# Required tasks:
• 1. Rewrite the forum thread on engine failures and glide performance, starting with "Unless an aeroplane" and going on through "or the Europa.", with "glide ratio" changed to "lift-to-drag ratio".
• 2. In the forum thread on engine failures, which kind of single-engined aeroplane does the engineer say will certainly have the best glide performance?
• 3. Can you carry on the forum thread on engine failures and glide performance from the point where it stops?

# Text block:
▽
I've had one engine failure but just scraped into a small airfield. It was my fault as I was new to the type and ran it out of fuel even though it wasn't empty

SS

Genghis the Engineer

It depends what you fly. Whilst it is best practice to assume that if you are in a single engined aeroplane, the engine will fail at some random point on the current or next flight, the reality is that the majority of modern light aircraft engines are extremely reliable and most pilots will never experience an engine failure. (I'll admit to several including a couple of field landings, but much of my flying has been with uncertified engines and a fair bit of that test flying new homebuilts).

Unless an aeroplane has good enough glide capability to thermal, then a good glide ratio will only extend your options, you'll still be coming down eventually (and that's even true in a glider, albeit possibly much later). However, if you are looking for very good glide performance from a single engined aeroplane then the best will certainly be from a motorglider such as a G109b (or a microlight/motorglider hybrid such as a Chevvron). After that, it's likely to be the modern composite aeroplanes that are best such as the Diamond DA40 or the Europa.
△
# Data rows:
▽
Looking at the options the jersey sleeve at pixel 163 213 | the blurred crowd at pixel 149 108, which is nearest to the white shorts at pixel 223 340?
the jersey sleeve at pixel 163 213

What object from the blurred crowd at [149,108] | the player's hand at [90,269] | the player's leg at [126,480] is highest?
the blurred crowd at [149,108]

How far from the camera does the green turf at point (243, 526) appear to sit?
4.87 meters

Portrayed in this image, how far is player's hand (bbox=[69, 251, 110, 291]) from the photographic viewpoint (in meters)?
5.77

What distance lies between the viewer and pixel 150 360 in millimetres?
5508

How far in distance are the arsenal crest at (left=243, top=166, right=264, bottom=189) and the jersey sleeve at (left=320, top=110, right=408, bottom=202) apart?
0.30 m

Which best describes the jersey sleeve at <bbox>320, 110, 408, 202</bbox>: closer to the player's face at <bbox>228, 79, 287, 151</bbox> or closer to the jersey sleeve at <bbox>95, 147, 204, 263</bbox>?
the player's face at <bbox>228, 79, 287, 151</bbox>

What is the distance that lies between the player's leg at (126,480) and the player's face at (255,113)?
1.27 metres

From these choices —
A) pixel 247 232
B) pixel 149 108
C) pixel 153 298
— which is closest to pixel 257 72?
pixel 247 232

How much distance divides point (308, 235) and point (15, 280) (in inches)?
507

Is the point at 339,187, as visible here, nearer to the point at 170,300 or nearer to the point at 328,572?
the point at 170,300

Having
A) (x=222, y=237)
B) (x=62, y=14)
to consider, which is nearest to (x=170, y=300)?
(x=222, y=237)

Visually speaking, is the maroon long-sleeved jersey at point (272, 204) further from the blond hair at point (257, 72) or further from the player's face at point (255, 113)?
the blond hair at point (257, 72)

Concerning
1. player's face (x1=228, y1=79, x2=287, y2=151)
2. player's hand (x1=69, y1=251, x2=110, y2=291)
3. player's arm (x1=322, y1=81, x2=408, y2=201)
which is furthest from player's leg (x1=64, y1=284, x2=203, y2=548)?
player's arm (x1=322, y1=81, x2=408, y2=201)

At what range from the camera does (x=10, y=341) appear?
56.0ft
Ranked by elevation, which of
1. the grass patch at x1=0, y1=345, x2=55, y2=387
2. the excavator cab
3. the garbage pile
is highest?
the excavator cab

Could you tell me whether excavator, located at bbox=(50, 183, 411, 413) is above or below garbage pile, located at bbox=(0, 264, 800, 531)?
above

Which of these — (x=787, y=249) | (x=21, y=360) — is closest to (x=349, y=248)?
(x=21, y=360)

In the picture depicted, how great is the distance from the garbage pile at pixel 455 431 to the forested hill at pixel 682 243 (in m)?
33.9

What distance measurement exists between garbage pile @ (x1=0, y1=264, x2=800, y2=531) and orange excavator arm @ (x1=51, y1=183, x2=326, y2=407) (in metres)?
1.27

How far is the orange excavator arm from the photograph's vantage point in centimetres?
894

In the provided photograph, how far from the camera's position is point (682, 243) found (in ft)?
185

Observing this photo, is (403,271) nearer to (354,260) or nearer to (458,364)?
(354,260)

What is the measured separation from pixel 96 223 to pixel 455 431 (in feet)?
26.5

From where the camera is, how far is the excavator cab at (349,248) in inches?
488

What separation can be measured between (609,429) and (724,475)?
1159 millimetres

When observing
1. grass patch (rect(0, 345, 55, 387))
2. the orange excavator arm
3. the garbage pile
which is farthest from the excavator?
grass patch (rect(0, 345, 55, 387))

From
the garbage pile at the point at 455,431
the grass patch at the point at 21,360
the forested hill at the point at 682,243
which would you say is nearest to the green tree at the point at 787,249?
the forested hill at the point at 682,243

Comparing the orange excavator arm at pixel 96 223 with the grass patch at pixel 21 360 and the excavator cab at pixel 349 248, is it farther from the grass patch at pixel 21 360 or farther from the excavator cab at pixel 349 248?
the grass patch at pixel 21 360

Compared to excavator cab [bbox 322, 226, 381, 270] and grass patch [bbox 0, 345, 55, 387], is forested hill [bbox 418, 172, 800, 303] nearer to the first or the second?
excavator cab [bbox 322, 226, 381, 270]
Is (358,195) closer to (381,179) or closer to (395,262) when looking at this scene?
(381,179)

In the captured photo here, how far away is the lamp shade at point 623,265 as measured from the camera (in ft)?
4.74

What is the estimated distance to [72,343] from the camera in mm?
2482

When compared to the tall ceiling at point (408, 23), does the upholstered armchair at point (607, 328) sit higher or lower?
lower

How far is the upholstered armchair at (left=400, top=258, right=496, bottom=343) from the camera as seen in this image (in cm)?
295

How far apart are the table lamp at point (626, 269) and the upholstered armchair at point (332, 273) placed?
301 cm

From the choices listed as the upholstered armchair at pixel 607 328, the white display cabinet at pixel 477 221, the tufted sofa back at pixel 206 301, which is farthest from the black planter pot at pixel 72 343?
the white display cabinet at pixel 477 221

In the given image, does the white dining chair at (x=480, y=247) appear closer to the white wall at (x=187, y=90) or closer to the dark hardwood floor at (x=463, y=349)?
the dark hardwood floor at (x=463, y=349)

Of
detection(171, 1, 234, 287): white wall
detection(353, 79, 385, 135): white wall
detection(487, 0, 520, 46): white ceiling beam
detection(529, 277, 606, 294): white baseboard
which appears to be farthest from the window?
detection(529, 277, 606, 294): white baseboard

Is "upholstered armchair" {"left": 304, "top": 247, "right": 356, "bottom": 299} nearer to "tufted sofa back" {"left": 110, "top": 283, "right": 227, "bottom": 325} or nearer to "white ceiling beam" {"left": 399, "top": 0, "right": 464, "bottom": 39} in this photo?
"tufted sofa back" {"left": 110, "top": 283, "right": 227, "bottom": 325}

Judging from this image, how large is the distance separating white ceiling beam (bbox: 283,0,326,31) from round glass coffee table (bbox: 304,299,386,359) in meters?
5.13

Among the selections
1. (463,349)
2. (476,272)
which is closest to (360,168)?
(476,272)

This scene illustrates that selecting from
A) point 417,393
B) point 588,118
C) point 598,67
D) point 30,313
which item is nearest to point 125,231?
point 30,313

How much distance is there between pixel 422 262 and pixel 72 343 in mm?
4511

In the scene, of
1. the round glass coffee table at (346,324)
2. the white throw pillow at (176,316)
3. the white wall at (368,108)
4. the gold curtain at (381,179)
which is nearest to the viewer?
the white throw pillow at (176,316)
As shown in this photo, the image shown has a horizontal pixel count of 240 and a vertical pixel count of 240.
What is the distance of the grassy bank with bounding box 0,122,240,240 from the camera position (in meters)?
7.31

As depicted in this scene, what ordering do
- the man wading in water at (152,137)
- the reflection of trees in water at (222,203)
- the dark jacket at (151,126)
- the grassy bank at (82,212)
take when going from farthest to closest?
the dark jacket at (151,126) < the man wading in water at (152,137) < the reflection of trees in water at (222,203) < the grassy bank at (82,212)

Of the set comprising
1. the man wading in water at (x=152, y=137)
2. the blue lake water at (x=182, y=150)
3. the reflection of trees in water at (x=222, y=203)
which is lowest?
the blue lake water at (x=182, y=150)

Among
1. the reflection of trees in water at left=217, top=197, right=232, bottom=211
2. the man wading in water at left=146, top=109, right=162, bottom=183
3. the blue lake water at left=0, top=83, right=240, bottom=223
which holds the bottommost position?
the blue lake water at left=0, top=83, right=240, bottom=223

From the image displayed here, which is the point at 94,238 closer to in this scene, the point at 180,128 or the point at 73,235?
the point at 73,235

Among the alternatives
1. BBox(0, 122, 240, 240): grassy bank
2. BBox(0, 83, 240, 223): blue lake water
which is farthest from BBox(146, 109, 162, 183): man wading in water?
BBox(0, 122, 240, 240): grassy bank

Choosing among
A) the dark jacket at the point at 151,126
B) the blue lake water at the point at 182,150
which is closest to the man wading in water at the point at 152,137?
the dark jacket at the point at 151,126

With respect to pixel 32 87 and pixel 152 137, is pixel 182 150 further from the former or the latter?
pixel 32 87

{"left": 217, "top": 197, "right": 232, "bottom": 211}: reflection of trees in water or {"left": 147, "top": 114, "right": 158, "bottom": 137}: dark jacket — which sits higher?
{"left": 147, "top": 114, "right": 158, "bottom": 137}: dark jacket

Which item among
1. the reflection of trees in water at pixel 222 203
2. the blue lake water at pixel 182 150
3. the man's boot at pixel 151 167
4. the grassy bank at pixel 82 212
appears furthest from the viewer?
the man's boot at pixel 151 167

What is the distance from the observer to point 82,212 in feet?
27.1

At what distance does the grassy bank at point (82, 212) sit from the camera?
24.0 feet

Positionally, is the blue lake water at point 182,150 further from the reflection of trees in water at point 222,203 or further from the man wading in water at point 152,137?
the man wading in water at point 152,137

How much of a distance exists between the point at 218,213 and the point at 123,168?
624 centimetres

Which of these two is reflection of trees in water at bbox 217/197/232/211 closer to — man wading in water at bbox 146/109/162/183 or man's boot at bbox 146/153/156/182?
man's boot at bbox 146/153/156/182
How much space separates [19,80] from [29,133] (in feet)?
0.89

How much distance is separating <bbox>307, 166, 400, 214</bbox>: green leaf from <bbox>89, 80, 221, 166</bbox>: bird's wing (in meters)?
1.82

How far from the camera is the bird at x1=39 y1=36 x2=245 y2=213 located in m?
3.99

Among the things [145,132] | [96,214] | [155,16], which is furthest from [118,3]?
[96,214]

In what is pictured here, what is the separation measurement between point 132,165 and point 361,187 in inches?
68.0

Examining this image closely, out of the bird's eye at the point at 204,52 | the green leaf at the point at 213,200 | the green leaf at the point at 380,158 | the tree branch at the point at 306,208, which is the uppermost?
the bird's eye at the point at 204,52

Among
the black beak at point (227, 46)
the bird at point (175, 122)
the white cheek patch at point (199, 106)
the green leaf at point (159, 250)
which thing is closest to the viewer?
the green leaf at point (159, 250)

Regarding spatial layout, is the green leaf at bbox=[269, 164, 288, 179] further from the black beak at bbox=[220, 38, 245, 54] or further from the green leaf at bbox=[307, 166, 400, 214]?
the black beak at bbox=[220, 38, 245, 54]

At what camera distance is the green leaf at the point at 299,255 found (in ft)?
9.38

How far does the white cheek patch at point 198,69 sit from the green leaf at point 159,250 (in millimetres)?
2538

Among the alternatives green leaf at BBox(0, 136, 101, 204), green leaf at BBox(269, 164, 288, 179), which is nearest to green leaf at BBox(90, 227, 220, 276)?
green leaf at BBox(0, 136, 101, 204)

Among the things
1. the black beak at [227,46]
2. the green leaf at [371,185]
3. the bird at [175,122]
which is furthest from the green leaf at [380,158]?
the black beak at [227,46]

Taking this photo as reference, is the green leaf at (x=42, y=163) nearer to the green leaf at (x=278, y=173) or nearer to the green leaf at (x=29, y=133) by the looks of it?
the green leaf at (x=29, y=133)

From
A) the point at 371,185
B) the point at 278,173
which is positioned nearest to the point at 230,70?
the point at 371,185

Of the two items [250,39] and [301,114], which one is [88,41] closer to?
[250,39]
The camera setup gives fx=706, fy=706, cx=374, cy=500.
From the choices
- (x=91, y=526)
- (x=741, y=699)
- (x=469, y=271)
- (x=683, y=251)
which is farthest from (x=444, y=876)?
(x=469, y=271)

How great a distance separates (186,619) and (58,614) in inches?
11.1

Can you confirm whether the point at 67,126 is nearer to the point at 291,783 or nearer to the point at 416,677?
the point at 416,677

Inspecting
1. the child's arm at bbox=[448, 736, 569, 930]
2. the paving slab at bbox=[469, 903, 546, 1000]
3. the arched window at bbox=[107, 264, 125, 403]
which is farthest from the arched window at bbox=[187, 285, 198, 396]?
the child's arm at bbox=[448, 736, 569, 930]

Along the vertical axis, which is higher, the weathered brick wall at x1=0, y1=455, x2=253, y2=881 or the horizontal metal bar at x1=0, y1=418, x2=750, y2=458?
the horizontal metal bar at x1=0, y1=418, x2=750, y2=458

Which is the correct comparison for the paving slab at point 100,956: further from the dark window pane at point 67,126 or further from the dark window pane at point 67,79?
△
# Response list:
• 1.
Unless an aeroplane has good enough glide capability to thermal, then a good lift-to-drag ratio will only extend your options, you'll still be coming down eventually (and that's even true in a glider, albeit possibly much later). However, if you are looking for very good glide performance from a single engined aeroplane then the best will certainly be from a motorglider such as a G109b (or a microlight/motorglider hybrid such as a Chevvron). After that, it's likely to be the modern composite aeroplanes that are best such as the Diamond DA40 or the Europa.

• 2. A motorglider such as a G109b, or a microlight/motorglider hybrid such as a Chevvron.

• 3.
For water crossings "hoping for the best" is not the best approach - it's more a combination of confirming likely engine reliability, carrying appropriate safety equipment, planning a route which minimises time over water and maximises rescue opportunities. For flights over mountains, the same applies - to be honest I'd rather have an engine failure low over the English Channel than low over the middle of Snowdonia.

G

Frelon

Don't have any of these engine related problems with a glider! So much to go wrong in an aeroplane with an engine.........I jest really!

But if you have not started your PPL yet why not start with a few gliding lessons to get a taste for engineless flight. You might even like it, and what's more it will give you skills that can only enhance your PPL training.

Remember in a glider you only get one chance of a landing

SNS3Guppy

Vabsie,

Welcome to the wide world of aviation.

Most light airplanes have a glide ration which approximates about a 6:1 ratio or so, though some as little as 3:1...for every foot the aircraft descends, it glides forward three to six feet. Some better, some worse, but that's about the average. That said, the distance one can glide forward isn't particularly important. What's important is being able to land once you get done with the glide.

I've experienced a number of engine failures over the years in single and multi engine aircraft. Only one has resulted in any damage, and that occured at low level in mountainous terrain in the middle of a forest fire. The damage was minor, and I was flying the same airplane a month later after thorough inspections and some light repairs. That particular airplane had a relatively inefficient glide ratio, but the distance wasn't the issue; it was the landing, which was made on rough ground on a hillside. It ended well; I walked away.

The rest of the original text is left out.